Texto mostrado:
>>>

El tiempo pasa rápido y a poco tiempo de haber llegado a mi familia, un tanto no típica, formada por mi madre, mi tía Lola y su marido, (para entonces ya tenía a mi Terry, mi perrito). Llegaba el momento de que ingresara a un colegio, en diciembre 1970 había cumplido 5 años y debía ingresar a Kinder al año siguiente. Así es que mi madre, se dió a la tarea de ubicar un buen colegio en el sector de la Plaza Chacabuco, el mejor evaluado era el Santa María de Cervellón, que está aun ubicado en la Calle Independencia, y quedaba como a 4 cuadras de la casa.

Recuerdo que en algún momento, mi madre me comenta que quería ponerme en ese colegio y que era un colegio religioso católico, donde las docentes en su mayoría eran monjas. Cosa que a mi me generó un gran rechazo, no me inspiraban confianza las monjas. El solo hecho de imaginarme cerca de una de ellas, me incomodaba mucho y atemorizaba en realidad. Le respondí que no quería, que yo no pensaba ir a un colegio de monjas. Mi respuesta causó sorpresa en todos, pero en mi madre sobretodo. Ella sintió que era tan grande mi convicción y seguridad al enfatizar mi negación a educarme ahí que, lo aceptó y me dijo que estaba bien, que si no quería, entonces no me matricularía ahí y no tendría que hacerlo.
La búsqueda en el sector continuó, en ese tiempo los colegios eran de dos tipos, particulares donde se debía pagar matrícula y luego mensualidad, y los otros colegios eran los fiscales, donde no se pagaba. Cómo siempre quisieron lo mejor para mi, la idea es que fuera a un colegio particular, y ese fue el enfoque en la búsqueda. Finalmente de barajar algunos, la decisión tomada fue que ingresara al Colegio Carlos Condell, un colegio mixto que estaba ubicado en la calle General Saavedra, como a una cuadra de la calle Independencia. Era un colegio muy pequeño con un curso por nivel, por lo que la educación era bastante personalizada, por así decirlo.

<<<

Material dado:
>>>

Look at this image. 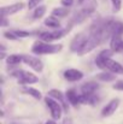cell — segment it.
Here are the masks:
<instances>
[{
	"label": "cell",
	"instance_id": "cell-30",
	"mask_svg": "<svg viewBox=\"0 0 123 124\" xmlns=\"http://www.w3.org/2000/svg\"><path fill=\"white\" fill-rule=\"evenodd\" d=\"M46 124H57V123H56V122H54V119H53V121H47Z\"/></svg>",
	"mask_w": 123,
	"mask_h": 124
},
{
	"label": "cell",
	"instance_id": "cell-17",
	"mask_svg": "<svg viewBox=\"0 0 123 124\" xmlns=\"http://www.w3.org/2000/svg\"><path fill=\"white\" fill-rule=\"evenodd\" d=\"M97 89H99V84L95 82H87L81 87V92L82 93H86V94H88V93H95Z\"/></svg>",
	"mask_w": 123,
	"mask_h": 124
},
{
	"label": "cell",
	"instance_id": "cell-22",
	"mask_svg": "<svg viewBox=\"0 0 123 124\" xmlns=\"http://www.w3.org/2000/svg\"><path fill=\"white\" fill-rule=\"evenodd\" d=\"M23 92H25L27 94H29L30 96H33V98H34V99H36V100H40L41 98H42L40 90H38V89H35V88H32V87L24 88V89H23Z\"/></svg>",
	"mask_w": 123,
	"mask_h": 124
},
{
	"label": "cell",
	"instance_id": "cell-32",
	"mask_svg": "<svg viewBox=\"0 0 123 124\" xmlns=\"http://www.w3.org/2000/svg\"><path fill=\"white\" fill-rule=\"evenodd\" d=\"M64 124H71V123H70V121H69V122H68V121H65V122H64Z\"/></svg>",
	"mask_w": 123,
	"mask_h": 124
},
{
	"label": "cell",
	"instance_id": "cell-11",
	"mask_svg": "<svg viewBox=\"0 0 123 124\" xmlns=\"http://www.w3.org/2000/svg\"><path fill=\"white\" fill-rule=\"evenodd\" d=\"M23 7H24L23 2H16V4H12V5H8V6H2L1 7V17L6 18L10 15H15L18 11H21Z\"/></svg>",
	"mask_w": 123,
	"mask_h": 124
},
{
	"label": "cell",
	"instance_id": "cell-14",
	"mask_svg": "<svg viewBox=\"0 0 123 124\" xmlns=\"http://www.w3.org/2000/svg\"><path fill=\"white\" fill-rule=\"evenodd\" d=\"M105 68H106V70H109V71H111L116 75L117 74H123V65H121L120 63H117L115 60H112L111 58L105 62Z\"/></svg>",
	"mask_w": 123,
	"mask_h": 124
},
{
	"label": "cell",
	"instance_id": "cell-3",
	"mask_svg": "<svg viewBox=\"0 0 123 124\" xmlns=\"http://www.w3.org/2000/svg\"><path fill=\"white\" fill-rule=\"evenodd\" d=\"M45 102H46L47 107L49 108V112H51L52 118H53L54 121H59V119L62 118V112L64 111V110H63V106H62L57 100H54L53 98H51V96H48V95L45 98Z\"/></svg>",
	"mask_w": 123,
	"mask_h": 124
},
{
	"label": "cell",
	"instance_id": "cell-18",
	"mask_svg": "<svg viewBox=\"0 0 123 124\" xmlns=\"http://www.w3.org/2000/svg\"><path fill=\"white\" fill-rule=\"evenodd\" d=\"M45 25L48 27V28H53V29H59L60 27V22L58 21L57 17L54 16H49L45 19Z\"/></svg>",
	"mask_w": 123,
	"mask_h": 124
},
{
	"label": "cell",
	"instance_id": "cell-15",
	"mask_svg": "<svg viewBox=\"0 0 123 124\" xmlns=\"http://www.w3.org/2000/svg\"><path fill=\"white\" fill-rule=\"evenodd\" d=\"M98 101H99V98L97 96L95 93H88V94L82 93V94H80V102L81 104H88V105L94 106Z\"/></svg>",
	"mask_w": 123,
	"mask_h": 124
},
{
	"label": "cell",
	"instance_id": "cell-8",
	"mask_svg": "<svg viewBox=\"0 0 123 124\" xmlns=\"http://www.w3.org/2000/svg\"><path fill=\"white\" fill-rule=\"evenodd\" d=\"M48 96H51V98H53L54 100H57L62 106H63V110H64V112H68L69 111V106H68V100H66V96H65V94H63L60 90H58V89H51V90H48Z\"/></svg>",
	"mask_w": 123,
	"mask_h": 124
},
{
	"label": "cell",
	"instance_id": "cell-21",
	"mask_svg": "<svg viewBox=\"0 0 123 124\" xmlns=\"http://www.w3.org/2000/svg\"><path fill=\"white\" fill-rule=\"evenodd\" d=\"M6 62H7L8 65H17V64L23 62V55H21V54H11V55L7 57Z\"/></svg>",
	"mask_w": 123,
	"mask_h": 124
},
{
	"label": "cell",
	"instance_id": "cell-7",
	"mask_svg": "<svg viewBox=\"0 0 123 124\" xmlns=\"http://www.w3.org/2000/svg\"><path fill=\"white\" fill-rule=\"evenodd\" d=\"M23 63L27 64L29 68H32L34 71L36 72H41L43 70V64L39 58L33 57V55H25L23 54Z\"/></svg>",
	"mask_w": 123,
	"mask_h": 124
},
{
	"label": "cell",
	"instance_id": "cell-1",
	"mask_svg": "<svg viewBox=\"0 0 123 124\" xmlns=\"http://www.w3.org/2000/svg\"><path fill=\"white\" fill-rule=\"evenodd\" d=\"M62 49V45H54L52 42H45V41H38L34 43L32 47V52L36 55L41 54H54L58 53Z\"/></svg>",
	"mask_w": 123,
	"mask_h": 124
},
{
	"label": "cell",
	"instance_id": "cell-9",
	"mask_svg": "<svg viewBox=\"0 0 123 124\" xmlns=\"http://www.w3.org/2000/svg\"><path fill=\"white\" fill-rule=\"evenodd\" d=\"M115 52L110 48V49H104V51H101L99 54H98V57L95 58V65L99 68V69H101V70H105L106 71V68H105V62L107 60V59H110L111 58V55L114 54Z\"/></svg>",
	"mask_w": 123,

<<<

Qué hacer: Copia de nuevo el texto sobre la elección del colegio, empezando por "La búsqueda en" y siguiendo hasta "por así decirlo.", y sustituye "mixto" por "laico". El material no tiene ninguna relación con el texto.

Respuesta:
La búsqueda en el sector continuó, en ese tiempo los colegios eran de dos tipos, particulares donde se debía pagar matrícula y luego mensualidad, y los otros colegios eran los fiscales, donde no se pagaba. Cómo siempre quisieron lo mejor para mi, la idea es que fuera a un colegio particular, y ese fue el enfoque en la búsqueda. Finalmente de barajar algunos, la decisión tomada fue que ingresara al Colegio Carlos Condell, un colegio laico que estaba ubicado en la calle General Saavedra, como a una cuadra de la calle Independencia. Era un colegio muy pequeño con un curso por nivel, por lo que la educación era bastante personalizada, por así decirlo.